(Repeats April 6 story for wider distribution.)
By Mark Miller
CHICAGO, April 6 (Reuters) - A friend called recently looking for advice about her 401(k). Kate had decided to leave her job to pursue new career options, and money was tight during the transition. Should she roll over her $250,000 nest egg and withdraw some of the funds to help her through the career transition?
An adviser at a brokerage firm was proposing that she close out her 401(k) account and open an IRA that would cost three times as much in annual fees. I explained to Kate (not her real name) that this "adviser" was not acting in her best interest.
The 401(k) cost her 45 basis points annually, while the broker-managed IRA would cost 150 basis points. His proposal would cost her at least $74,000 in fees over the next 20 years, compared with $23,000 in the 401(k) - based on a simple back-of-the-envelope calculation assuming no asset growth. In all likelihood, the total fees would be far higher.
What would she be getting in return for that huge bite from her nest egg? Not much, just a mediocre mix of mutual funds and quarterly rebalancing, with no broader plan for retirement. We left the 401(k) where it is - and adjusted the investment mix to get the costs down further (around 17 basis points). That will cut her 20-year expenses even further, to around $7,400.
This type of predatory marketing underscores why the conflict-of-interest rule unveiled on Wednesday by the U.S. Department of Labor is so badly needed. The rule will impose fiduciary requirements on stockbrokers, requiring that they act in the best interest of clients whenever a tax-advantaged retirement account is involved (taxable retail accounts are not affected directly by the new rule).
The new rule, which will not be fully implemented until the end of next year, will sharply curtail the industry's pitching to persuade retirement savers to roll over their 401(k) accounts when they switch jobs or retire.
KEY BATTLEGROUND
"Any advice to do a rollover must now be in the best interest of the investor," said Kate McBride, who chairs the Committee for the Fiduciary Standard, an organization of financial professionals. "It means that many people will stay in their 401(k)s instead."
IRA rollovers are the key battleground.

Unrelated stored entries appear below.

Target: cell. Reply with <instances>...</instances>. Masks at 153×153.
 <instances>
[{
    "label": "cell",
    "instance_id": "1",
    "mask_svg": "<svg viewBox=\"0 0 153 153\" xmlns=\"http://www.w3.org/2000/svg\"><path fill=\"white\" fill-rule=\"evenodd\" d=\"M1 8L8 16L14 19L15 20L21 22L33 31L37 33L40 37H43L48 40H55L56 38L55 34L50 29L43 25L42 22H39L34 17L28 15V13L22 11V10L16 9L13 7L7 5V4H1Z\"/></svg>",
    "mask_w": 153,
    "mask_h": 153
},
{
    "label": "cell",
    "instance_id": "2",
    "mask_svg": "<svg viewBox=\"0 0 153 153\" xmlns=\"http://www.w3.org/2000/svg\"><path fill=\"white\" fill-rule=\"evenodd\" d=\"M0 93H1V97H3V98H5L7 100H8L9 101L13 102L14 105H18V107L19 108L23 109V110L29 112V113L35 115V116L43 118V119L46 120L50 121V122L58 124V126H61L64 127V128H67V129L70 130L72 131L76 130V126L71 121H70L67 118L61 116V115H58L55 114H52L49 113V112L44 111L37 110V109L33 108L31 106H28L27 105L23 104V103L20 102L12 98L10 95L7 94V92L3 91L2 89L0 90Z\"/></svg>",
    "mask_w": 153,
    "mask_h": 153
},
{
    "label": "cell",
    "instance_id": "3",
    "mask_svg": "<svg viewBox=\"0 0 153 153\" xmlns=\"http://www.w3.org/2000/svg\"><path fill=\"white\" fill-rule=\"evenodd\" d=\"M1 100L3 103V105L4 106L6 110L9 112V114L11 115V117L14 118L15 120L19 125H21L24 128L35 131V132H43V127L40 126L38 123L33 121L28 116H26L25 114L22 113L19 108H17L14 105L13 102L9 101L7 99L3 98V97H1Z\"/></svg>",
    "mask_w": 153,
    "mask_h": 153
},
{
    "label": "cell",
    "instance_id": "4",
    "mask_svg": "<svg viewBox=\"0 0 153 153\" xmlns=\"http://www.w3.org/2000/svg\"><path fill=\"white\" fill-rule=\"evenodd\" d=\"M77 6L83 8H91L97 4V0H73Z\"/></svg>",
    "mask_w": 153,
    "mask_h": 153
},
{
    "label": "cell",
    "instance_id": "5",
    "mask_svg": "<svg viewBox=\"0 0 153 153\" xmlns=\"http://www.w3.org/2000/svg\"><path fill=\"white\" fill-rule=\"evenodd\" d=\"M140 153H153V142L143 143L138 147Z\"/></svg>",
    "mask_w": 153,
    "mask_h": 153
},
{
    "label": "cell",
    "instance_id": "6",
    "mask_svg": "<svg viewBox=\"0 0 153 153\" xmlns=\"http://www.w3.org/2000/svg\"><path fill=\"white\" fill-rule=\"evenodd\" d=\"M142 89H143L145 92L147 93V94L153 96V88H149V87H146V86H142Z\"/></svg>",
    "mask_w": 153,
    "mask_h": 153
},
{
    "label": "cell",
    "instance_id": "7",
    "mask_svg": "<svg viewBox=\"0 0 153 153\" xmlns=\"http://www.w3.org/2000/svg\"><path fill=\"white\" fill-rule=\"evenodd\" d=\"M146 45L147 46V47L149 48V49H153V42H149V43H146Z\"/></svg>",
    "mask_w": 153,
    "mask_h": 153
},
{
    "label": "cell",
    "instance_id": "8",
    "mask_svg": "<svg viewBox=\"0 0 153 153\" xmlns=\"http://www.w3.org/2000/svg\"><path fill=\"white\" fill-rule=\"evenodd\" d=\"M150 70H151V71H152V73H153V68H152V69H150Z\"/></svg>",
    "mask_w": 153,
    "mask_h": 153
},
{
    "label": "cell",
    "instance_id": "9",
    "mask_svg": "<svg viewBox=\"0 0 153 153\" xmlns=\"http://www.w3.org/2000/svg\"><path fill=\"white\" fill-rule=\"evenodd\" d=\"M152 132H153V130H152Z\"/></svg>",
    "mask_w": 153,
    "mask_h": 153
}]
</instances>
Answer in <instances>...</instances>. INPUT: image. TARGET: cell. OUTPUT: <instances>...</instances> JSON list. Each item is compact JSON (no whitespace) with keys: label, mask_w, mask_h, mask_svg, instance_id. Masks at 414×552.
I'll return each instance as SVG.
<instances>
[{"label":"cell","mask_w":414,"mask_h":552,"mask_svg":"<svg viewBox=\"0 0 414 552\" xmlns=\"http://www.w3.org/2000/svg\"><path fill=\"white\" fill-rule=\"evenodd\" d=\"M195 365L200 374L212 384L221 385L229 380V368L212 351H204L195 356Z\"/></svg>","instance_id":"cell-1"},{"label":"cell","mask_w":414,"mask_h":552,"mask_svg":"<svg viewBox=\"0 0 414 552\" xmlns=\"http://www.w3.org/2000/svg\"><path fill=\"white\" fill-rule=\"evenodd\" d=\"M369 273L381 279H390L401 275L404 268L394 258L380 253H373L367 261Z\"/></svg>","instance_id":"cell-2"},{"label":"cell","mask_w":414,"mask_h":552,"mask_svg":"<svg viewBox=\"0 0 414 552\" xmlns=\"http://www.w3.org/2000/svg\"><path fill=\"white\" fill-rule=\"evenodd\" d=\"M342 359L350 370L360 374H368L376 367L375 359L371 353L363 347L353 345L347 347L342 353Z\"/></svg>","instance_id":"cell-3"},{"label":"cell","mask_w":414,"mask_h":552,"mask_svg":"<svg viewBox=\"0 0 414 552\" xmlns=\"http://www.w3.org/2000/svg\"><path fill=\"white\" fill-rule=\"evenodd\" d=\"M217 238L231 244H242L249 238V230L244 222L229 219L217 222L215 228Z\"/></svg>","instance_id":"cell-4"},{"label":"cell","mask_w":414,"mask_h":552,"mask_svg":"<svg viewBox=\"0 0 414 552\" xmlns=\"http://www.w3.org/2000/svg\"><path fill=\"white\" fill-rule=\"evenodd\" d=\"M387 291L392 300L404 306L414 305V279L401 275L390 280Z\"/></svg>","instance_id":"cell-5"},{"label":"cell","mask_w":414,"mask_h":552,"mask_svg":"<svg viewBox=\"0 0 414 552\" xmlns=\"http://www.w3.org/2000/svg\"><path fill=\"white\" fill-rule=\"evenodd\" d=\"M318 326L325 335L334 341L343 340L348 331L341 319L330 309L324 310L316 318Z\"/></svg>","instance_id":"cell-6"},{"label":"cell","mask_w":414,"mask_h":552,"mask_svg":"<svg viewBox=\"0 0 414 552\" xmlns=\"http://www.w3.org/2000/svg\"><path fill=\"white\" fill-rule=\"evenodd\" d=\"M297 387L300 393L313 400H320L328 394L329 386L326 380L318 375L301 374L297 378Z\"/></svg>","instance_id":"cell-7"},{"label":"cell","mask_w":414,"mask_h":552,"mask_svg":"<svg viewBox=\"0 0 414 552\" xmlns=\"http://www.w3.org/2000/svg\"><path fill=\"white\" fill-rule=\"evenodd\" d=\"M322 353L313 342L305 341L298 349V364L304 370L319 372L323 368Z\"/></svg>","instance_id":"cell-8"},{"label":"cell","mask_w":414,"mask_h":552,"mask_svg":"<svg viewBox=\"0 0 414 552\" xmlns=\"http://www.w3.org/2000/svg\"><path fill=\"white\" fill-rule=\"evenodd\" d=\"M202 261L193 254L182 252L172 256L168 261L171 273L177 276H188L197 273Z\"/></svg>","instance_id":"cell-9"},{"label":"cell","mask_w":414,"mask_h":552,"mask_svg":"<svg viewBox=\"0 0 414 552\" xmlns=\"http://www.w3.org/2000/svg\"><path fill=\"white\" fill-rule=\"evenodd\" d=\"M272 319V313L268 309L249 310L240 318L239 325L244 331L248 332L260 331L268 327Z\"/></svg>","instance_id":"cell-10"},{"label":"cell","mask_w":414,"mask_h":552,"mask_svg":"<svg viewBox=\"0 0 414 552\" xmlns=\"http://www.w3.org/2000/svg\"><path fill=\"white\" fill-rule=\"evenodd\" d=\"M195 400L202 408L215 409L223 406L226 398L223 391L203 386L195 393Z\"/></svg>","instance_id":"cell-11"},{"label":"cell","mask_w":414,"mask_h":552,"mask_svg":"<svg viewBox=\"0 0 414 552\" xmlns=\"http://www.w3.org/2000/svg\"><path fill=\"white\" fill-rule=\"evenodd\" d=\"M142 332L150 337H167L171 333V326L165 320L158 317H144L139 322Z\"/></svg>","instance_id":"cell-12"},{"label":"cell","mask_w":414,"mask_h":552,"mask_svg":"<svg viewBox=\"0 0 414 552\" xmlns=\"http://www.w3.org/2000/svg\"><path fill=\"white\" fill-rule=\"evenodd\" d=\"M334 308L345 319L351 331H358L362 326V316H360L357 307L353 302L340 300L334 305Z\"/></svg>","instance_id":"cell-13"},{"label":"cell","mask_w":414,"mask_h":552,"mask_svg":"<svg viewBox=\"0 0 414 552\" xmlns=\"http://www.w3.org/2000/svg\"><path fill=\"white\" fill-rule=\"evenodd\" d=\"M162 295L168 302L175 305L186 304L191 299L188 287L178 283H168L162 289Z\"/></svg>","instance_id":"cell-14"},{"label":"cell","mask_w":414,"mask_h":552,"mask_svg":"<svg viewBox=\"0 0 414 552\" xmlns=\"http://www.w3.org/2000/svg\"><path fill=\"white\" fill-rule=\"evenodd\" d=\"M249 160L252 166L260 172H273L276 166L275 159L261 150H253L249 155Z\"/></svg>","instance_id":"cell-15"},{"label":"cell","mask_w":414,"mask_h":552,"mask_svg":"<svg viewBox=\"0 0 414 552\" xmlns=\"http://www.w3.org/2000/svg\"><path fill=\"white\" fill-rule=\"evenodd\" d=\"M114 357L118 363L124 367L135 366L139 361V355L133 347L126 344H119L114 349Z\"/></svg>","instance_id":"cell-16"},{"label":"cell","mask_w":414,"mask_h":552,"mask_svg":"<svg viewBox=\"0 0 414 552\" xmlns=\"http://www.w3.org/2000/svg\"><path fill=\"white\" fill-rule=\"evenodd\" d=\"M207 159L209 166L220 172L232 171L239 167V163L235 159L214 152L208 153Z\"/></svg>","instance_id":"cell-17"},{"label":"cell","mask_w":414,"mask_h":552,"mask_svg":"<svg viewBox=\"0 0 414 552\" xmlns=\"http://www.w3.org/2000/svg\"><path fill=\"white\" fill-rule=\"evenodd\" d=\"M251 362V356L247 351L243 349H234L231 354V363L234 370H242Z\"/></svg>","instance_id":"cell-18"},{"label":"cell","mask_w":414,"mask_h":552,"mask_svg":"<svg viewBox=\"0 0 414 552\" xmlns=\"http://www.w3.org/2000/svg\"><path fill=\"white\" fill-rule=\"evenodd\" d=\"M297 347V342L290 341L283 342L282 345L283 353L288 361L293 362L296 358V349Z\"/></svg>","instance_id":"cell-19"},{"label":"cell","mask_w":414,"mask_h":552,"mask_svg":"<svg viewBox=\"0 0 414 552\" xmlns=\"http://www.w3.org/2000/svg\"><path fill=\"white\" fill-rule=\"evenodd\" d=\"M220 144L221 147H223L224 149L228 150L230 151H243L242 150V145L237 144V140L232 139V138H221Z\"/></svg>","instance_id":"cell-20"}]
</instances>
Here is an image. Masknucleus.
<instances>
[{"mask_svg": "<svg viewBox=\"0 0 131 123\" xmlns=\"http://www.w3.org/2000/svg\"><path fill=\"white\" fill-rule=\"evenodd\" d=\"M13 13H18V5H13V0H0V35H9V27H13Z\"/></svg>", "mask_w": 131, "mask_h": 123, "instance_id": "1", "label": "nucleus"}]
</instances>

Nine out of 10 new IRA accounts are rollovers, according to the Investment Company Institute (ICI). The President's Council of Economic Advisers estimates that $300 billion is rolled over annually, and the cash surge is accelerating as more baby boomers retire.
Rollovers make sense if you are in a bad 401(k) plan with mediocre investment options or high costs. The best plans tend to be the large ones offered by major corporations. In 2013, plans with more than $1 billion had total participant-weighted costs of 0.29 percent of assets, compared with 1.17 percent for plans smaller than $10 million, according a study by Brightscope and the ICI.